Babilu Volati - Software

Software

Babilu Volati graphics and music are generated in real time during the performance. Graphics are entirely created from the speech analysis performed on the singer's voice. The music is influenced both by the voical input and by a feedback from the visuals, and is continuously under the control of the music composer/performer.

Construction rules

Following the phonem detection, the physics simulation engine controls the behavior of the particles of phonem (the phonemons) and let them interact freely a little while before initiating the stabilization phase. For the first phase of free motion, particles are provided with pseudo-physical attributes like speed and mass according to the signal processing performed on the voice (duration becomes mass, amplitude becomes mass, etc.). In the second phase of stabilization, the type of the particles (recognized as the phonem pronouced) influences the distance between the particles. Eventually, when all particles are fixed, a shape emerges from the cloud of particles; this is what we call a 'bloc'.

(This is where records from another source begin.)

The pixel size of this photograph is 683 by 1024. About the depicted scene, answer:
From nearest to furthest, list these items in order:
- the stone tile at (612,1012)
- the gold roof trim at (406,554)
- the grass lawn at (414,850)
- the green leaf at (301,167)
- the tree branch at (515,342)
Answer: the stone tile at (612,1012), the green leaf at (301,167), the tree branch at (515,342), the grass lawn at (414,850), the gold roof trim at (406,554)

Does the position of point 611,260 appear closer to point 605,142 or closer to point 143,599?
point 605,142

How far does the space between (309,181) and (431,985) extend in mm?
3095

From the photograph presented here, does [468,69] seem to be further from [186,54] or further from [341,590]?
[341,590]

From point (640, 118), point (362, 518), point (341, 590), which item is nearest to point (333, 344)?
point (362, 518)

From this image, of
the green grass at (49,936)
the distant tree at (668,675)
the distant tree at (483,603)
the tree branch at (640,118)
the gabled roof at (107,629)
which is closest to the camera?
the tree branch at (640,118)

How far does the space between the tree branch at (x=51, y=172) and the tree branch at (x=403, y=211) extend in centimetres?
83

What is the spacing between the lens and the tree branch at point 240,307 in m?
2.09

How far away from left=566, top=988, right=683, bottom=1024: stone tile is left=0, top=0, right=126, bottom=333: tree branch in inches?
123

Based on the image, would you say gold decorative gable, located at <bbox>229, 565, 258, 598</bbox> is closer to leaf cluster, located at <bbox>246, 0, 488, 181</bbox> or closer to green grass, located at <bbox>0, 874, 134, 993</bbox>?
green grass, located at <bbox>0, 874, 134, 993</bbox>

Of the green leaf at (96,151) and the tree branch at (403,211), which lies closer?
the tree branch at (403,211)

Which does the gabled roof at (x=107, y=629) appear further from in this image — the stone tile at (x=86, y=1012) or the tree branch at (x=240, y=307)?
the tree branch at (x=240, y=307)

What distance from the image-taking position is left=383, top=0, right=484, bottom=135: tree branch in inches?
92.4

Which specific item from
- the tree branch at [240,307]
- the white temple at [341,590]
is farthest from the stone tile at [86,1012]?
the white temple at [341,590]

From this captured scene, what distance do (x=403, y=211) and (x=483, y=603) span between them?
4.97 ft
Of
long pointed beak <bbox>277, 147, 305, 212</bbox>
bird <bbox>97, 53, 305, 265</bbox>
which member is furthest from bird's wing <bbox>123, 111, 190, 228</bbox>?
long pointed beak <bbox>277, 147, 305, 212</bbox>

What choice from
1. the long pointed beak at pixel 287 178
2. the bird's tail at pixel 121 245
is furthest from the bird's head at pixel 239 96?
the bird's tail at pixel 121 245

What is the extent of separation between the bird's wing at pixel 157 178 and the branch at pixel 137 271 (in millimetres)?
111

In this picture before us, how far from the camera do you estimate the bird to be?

The shape of a bloc is therefore exactly directed by the sequence of phonems pronounced (see this paper for more details).

Generation of a new 3D world at each performance

As the singer's performance varies for each representation, the speech interface will provide (slightly) different inputs to the graphics generator. There may be little modifications in the pronounciation (prosody, amplitude of the voice) which do not change fundamentally the generation of particles, but there will certainly be some larger variations which will lead to visible and structural changes in the construction of blocs.
This means that each performance is unique and prepresented in a unique way in the 3D shapes generated. As these 3D models are saved after each representation, we are able to build a collection of shapes for each concert (get the OSG 3D models in the Download section).

Technicalities

Electronic music

The electronic music is created generically, leaving sufficient room for improvisation and intervention on part of the electronic performer. Timing is sample accurate to maximize the rhythmic impact when called for, and everything is coded in MAX/MSP/Jitter with lots of personal twists on the well-known techniques of frequency/phase modulation, sample manipulation, spatialization, spectrum shaping in frequency and time domain, etc. The audio input – the voice – is allowed to affect the electronic output to varying degree at different moments, and snippets of code are engaged so as to sway and cast the piece’s overall shape.

Computer graphics

3D graphics are rendered with OpenGL and optimized with culling and state sorting techniques thanks to the Open Scene Graph library. All is developed in C++ and uses multiple threads (physics and network computations running in parallel to rendering) for best efficiency. Some of the visual effects are obtained by direct GPU programming in the OpenGL Shading Language (GLSL). The program can display and animate hundreds of particles and 3D shapes at more than 60fps.

System architecture

The system requires three computers; a Mac for music and sound processing (Powerbook), a desktop PC to render the graphics, and a PC laptop to control them. They are connected to a local network and exchange data through UDP (e.g. the phonemes detected on the mac are sent to the 3D program as a packet). The behavior of the graphics can be controlled at runtime by modifying 18 parameters of the physics engine from a small dedicated graphical user interface (Qt application shown above).